DETROIT -- Contract negotiations between the UAW and General Motors suffered a setback after the union said the automaker essentially rejected its latest offer, providing little hope a national strike, now entering its fourth week, will end soon.
Talks were expected to continue Monday, but neither the union nor the company offered any updates as of mid-afternoon.
Terry Dittes, vice president of the UAW-GM department, said Sunday in a letter to members that GM this morning turned down an "extensive package" that addressed all of the union's demands, from wages to profit-sharing. He said the company instead fell back on a previous offer the union already rejected.
"The company's response did nothing to advance a whole host of issues that are important to you and your families," he said.
"It did nothing to provide job security during the term of this agreement. We, in this union, could not be more disappointed with General Motors who refuse to recognize the experience and talent of our membership who make their world class products and billions of dollars in profits."
He said the two sides will continue to talk but noted that negotiations "have taken a turn for the worse."
GM said in a statement: “We continue to negotiate in good faith with very good proposals that benefit employees today and builds a stronger future for all of us. We are committed to continuing discussions around the clock to reach a resolution.”
The UAW’s Saturday offer addressed at least 35 hourly and three salaried proposals, Dittes wrote in a letter to Scott Sandefur, GM’s vice president of labor relations. Dittes said in the letter that GM did not explain why it rejected the UAW’s offer.
“We expect the Company to respond and discuss the package proposal we presented yesterday. The law and basic decency require no less,” Dittes said.
The UAW released the letter to GM later Sunday, following the note to members.
One key issue centers on assembly of future vehicles.
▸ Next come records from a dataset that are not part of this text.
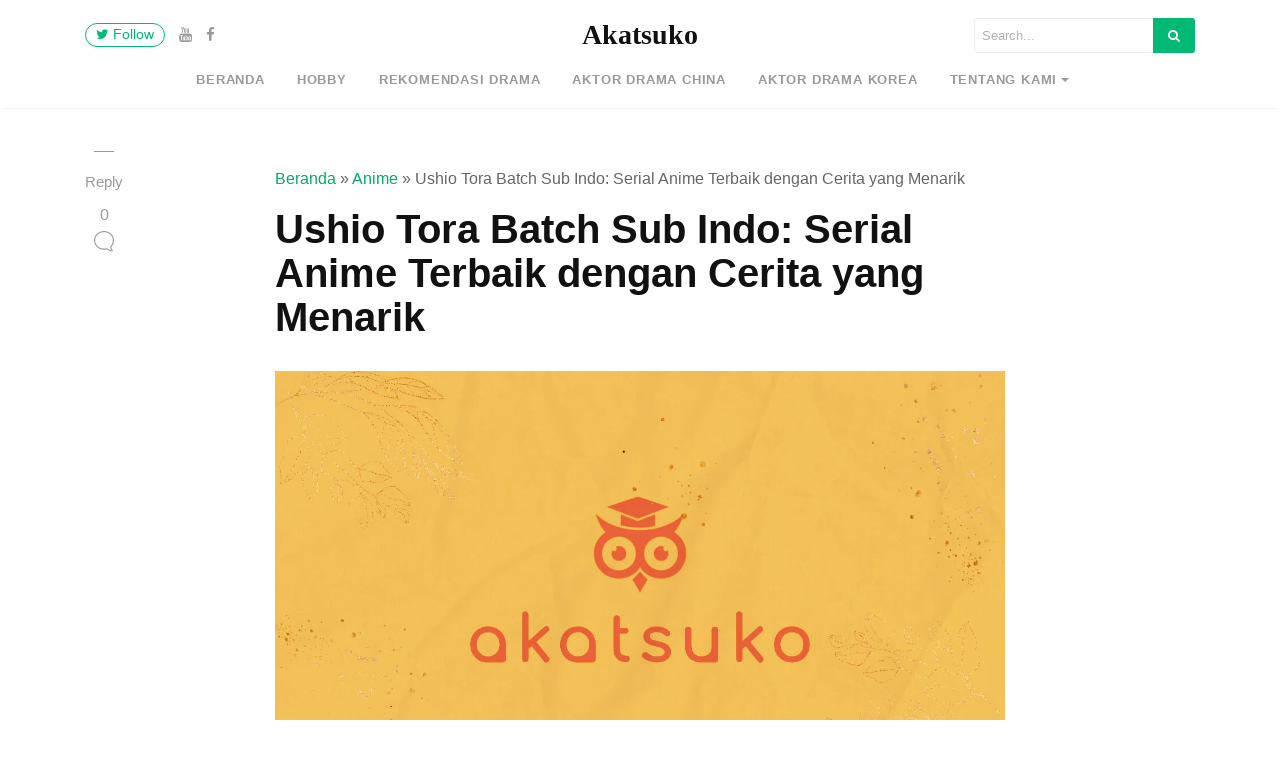

--- FILE ---
content_type: text/html; charset=utf-8
request_url: https://www.google.com/recaptcha/api2/aframe
body_size: 138
content:
<!DOCTYPE HTML><html><head><meta http-equiv="content-type" content="text/html; charset=UTF-8"></head><body><script nonce="G430uEFCvWZ96bjNrVbJeQ">/** Anti-fraud and anti-abuse applications only. See google.com/recaptcha */ try{var clients={'sodar':'https://pagead2.googlesyndication.com/pagead/sodar?'};window.addEventListener("message",function(a){try{if(a.source===window.parent){var b=JSON.parse(a.data);var c=clients[b['id']];if(c){var d=document.createElement('img');d.src=c+b['params']+'&rc='+(localStorage.getItem("rc::a")?sessionStorage.getItem("rc::b"):"");window.document.body.appendChild(d);sessionStorage.setItem("rc::e",parseInt(sessionStorage.getItem("rc::e")||0)+1);localStorage.setItem("rc::h",'1768972931642');}}}catch(b){}});window.parent.postMessage("_grecaptcha_ready", "*");}catch(b){}</script></body></html>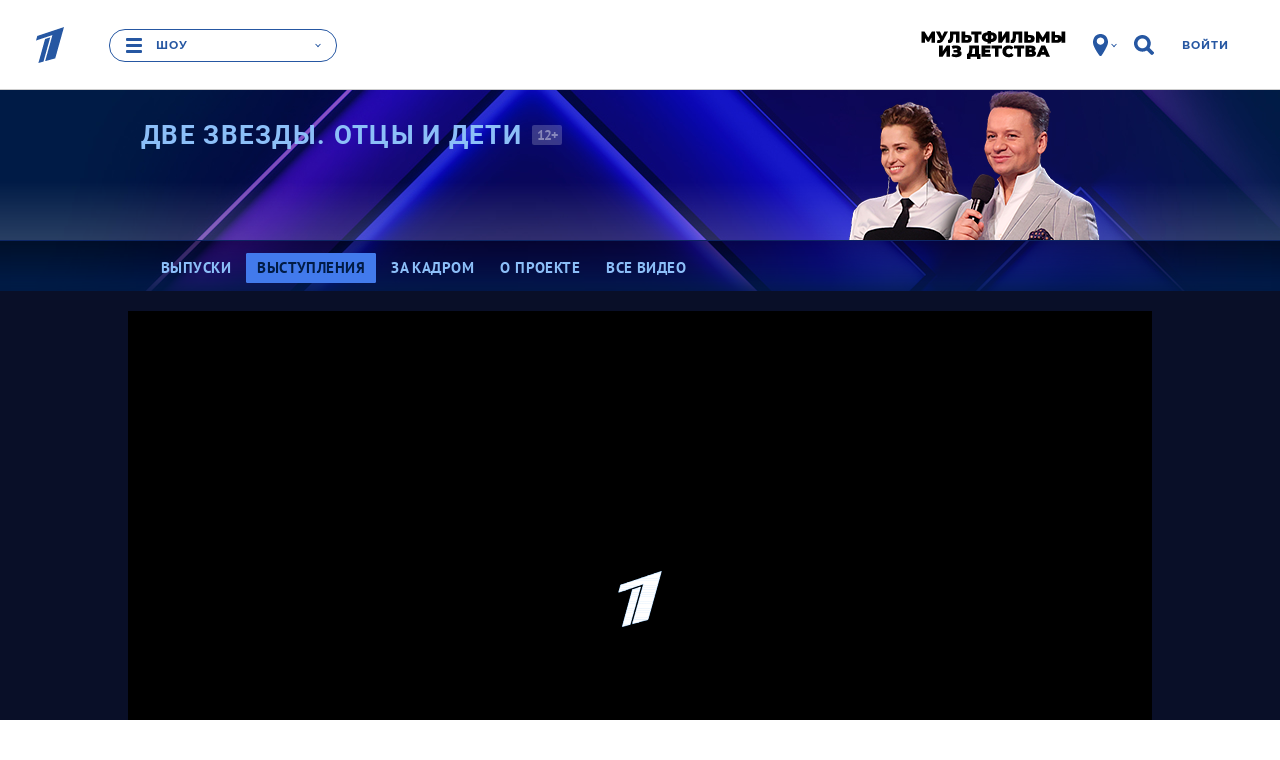

--- FILE ---
content_type: text/html
request_url: https://tns-counter.ru/nc01a**R%3Eundefined*1tv/ru/UTF-8/tmsec=1tv/102098433***
body_size: 16
content:
D7047703697109C0G1769015744:D7047703697109C0G1769015744

--- FILE ---
content_type: text/javascript; charset=utf-8
request_url: https://balancer-vod.1tv.ru/video/multibitrate/video/2023/07/09/a0c9cbb9-f470-4ff7-8ede-8232102fc63c_HD-news-2023_07_09-19_28_28_,350,950,3800,.mp4.urlset/master.m3u8.jsonp?callback=_eump_fw_callback_61622&rnd=1769015745702978
body_size: 565
content:
typeof _eump_fw_callback_61622 === 'function' && _eump_fw_callback_61622({"url":"https://user75553.clients-cdnnow.ru/video/multibitrate/video/2023/07/09/a0c9cbb9-f470-4ff7-8ede-8232102fc63c_HD-news-2023_07_09-19_28_28_,350,950,3800,.mp4.urlset/master.m3u8.jsonp?callback=_eump_fw_callback_61622&rnd=1769015745702978","urls":["https://user75553.clients-cdnnow.ru/video/multibitrate/video/2023/07/09/a0c9cbb9-f470-4ff7-8ede-8232102fc63c_HD-news-2023_07_09-19_28_28_,350,950,3800,.mp4.urlset/master.m3u8.jsonp?callback=_eump_fw_callback_61622&rnd=1769015745702978"]});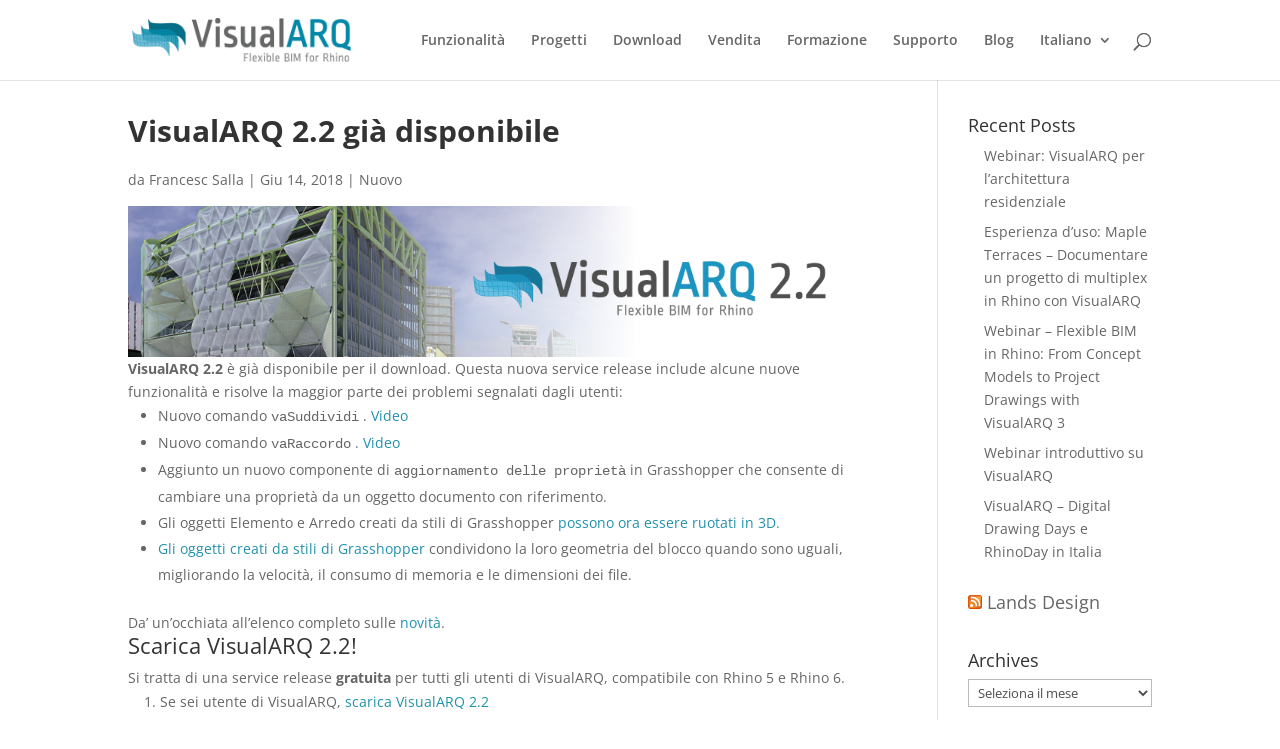

--- FILE ---
content_type: text/plain; charset=utf-8
request_url: https://directory.cookieyes.com/api/v1/ip
body_size: 1
content:
{"ip":"18.222.147.138","country":"US","country_name":"United States","region_code":"OH","in_eu":false,"continent":"NA"}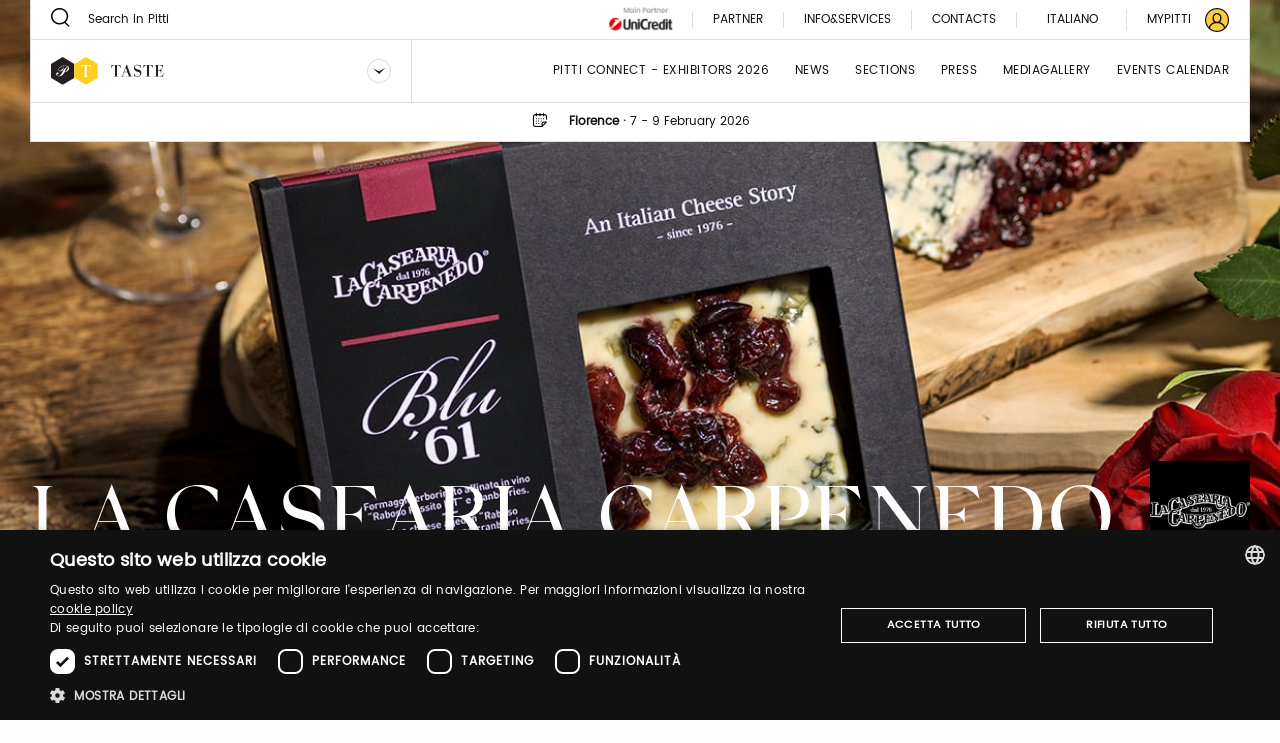

--- FILE ---
content_type: application/javascript;charset=UTF-8
request_url: https://taste.pittimmagine.com/docroot/2.15.4/dist/js/component-ModalTriggerComponent-js.chunks.js
body_size: 928
content:
(window.webpackJsonp_name_=window.webpackJsonp_name_||[]).push([[42],{485:function(t,e,n){"use strict";n.r(e),n.d(e,"default",(function(){return E}));var s=n(25),i=n.n(s),o=n(26),a=n.n(o),c=n(43),l=n.n(c),r=n(31),h=n.n(r),u=n(44),d=n.n(u),p=n(45),m=n.n(p);function f(t,e,n){return e=h()(e),l()(t,function(){try{var t=!Boolean.prototype.valueOf.call(Reflect.construct(Boolean,[],(function(){})))}catch(t){}return function(){return!!t}()}()?Reflect.construct(e,n||[],h()(t).constructor):e.apply(t,n))}var E=function(t){function e(t){var n;return i()(this,e),n=f(this,e,[t]),m()(n,"onModalAfterOpen",(function(t){initVideos(t.vexInstance.contentEl),n.$options.ignoreResize&&(t.vexInstance.doNotCloseModalsOnResize=!0)})),n.init(),n}return d()(e,t),a()(e,[{key:"init",value:function(){this.GRAB(this.CUSTOM_MESSAGES.MODAL_EVENTS.afterOpen,this.onModalAfterOpen),this.$options.immediate&&this.open(),this.$on("click.modal",this.handleClick.bind(this))}},{key:"ZOOM_SELECTOR",get:function(){return this.$options.zoomimage}},{key:"open",value:function(t){if(this.$options.element&&!this.$options.close){if(this.ZOOM_SELECTOR){var e=this.$el.matches("img")?this.$el:this.$el.querySelector("img"),n=document.getElementById("mainImg");e&&n&&(null!=e.getAttribute("data-src")?(n.setAttribute("data-src",e.getAttribute("data-src")),document.dispatchEvent(new Event("image-changes"))):n.src=e.src)}else document.dispatchEvent(new Event("image-changes"));this.EMIT(this.CUSTOM_MESSAGES.MODAL_EVENTS.show,{selector:this.$options.element,className:this.$options.classname||"",overlayClassName:this.$options.overlayclassname||"",contentClassName:this.$options.contentclassname||"",closeClassName:this.$options.closeclassname||""})}else this.EMIT(this.CUSTOM_MESSAGES.MODAL_EVENTS.close);"undefined"!=typeof addthis?addthis.toolbox(".socials"):console.log("addthis not loaded!")}},{key:"handleClick",value:function(t){t.target.classList.contains("isDisabled")||(this.open(t),t.preventDefault())}}])}(n(129).a)}}]);
//# sourceMappingURL=component-ModalTriggerComponent-js.chunks.js.map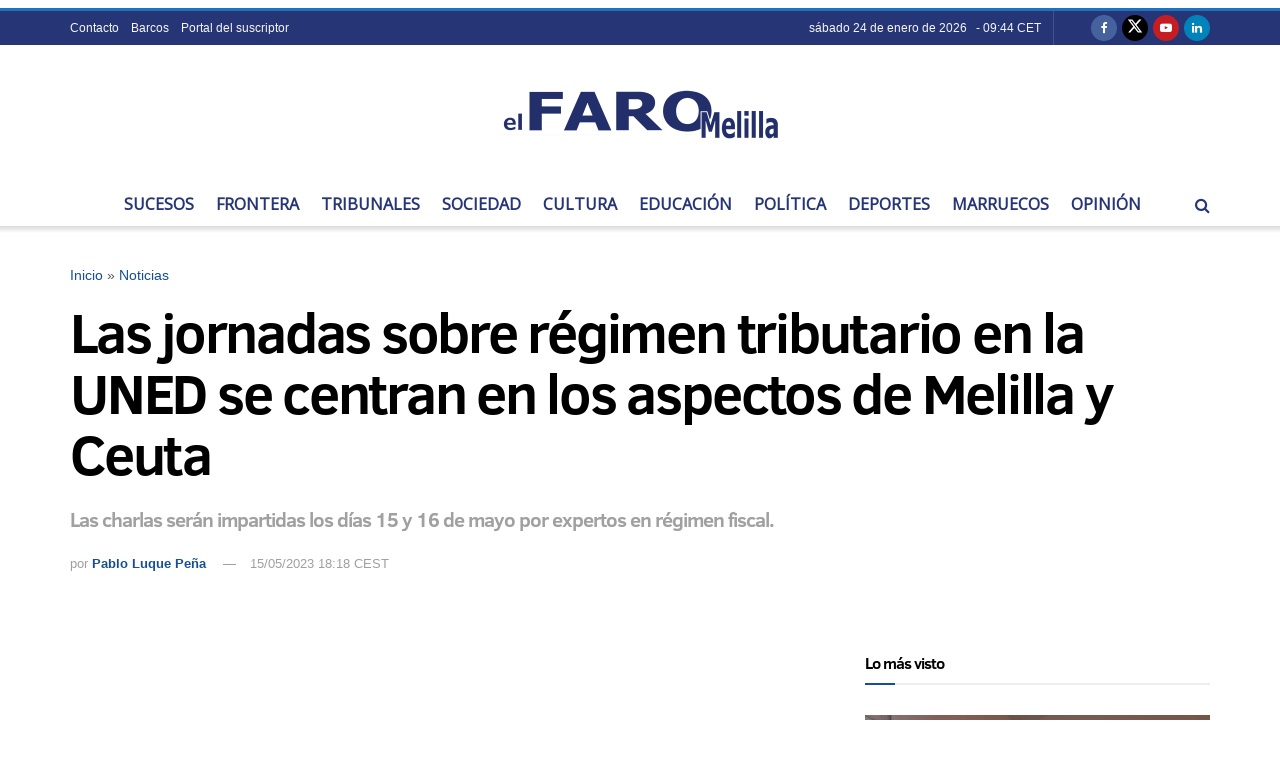

--- FILE ---
content_type: text/html; charset=utf-8
request_url: https://www.google.com/recaptcha/api2/aframe
body_size: 267
content:
<!DOCTYPE HTML><html><head><meta http-equiv="content-type" content="text/html; charset=UTF-8"></head><body><script nonce="21WgiNUHCxCIM4alNVkyAA">/** Anti-fraud and anti-abuse applications only. See google.com/recaptcha */ try{var clients={'sodar':'https://pagead2.googlesyndication.com/pagead/sodar?'};window.addEventListener("message",function(a){try{if(a.source===window.parent){var b=JSON.parse(a.data);var c=clients[b['id']];if(c){var d=document.createElement('img');d.src=c+b['params']+'&rc='+(localStorage.getItem("rc::a")?sessionStorage.getItem("rc::b"):"");window.document.body.appendChild(d);sessionStorage.setItem("rc::e",parseInt(sessionStorage.getItem("rc::e")||0)+1);localStorage.setItem("rc::h",'1769287491206');}}}catch(b){}});window.parent.postMessage("_grecaptcha_ready", "*");}catch(b){}</script></body></html>

--- FILE ---
content_type: application/javascript; charset=utf-8
request_url: https://fundingchoicesmessages.google.com/f/AGSKWxVeRtznyCGqFsX5MPeKGeywNGWX9ZeikDSQMUDAaNz6-IzZP84j9MJM48mo1wCSsCFL1kWfTbd46mLyC3g57BE30fF01HFMwwswstEk1Dbt9Il0dptf1Chv8HXjiwyvovpT3Yuf-hDfHckx7Fvsi2VgU9_-PLmEUvuPvJi0pWmkblhHnczk_Win5fkN/_.ad/tag.-sponsored-links-/common/ads?=PAGE_AD_.info/ad_
body_size: -1289
content:
window['f0f7e0a8-8792-401d-8b2c-4345a27523a8'] = true;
The UAW wants GM to make commitments on future products it would build in various plants beyond what has currently been offered, a person familiar with the talks told Reuters.
GM officials previously said the Detroit company's labor rates are the highest in the industry and that it needs the ability to build some vehicles in other markets to keep costs down.
The tone of Dittes' letter stands in contrast to a Friday update that noted the sides had made "good progress" on contentious issues such as temporary workers and health care.